### WORK INSTRUCTION
Every line below that has "site" in it should be copied.

Segment Start: LISTED RECORDS

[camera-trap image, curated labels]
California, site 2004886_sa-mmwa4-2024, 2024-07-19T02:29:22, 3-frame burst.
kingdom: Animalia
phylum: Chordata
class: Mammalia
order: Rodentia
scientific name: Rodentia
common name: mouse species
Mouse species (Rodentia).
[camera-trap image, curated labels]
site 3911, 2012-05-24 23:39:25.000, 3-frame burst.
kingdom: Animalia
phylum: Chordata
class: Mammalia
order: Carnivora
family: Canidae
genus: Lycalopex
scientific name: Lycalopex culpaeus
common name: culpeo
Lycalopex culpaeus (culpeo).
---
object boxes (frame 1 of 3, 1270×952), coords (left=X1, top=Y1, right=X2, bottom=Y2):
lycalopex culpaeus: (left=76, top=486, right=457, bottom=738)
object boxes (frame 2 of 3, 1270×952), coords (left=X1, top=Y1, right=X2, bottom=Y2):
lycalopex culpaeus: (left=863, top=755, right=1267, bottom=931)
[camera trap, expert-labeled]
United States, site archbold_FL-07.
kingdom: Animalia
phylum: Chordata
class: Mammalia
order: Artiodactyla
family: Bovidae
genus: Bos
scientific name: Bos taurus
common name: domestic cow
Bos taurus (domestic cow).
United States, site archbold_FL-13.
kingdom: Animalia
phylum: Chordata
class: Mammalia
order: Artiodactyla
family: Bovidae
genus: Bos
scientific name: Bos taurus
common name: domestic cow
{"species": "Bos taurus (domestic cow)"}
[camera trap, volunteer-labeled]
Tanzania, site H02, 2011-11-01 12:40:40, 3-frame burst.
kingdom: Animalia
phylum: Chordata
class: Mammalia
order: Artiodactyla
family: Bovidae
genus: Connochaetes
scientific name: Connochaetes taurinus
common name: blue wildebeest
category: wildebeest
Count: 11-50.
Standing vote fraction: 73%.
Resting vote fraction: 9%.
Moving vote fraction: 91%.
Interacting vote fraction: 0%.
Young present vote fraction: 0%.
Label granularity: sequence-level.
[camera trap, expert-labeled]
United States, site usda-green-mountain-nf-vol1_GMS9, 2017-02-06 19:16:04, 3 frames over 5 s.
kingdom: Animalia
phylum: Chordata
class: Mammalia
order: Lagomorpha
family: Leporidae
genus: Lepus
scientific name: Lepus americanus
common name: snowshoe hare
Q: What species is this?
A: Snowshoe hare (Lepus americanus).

Segment End: LISTED RECORDS

### TASK RESULT
California, site 2004886_sa-mmwa4-2024, 2024-07-19T02:29:22, 3-frame burst.
site 3911, 2012-05-24 23:39:25.000, 3-frame burst.
United States, site archbold_FL-07.
United States, site archbold_FL-13.
Tanzania, site H02, 2011-11-01 12:40:40, 3-frame burst.
United States, site usda-green-mountain-nf-vol1_GMS9, 2017-02-06 19:16:04, 3 frames over 5 s.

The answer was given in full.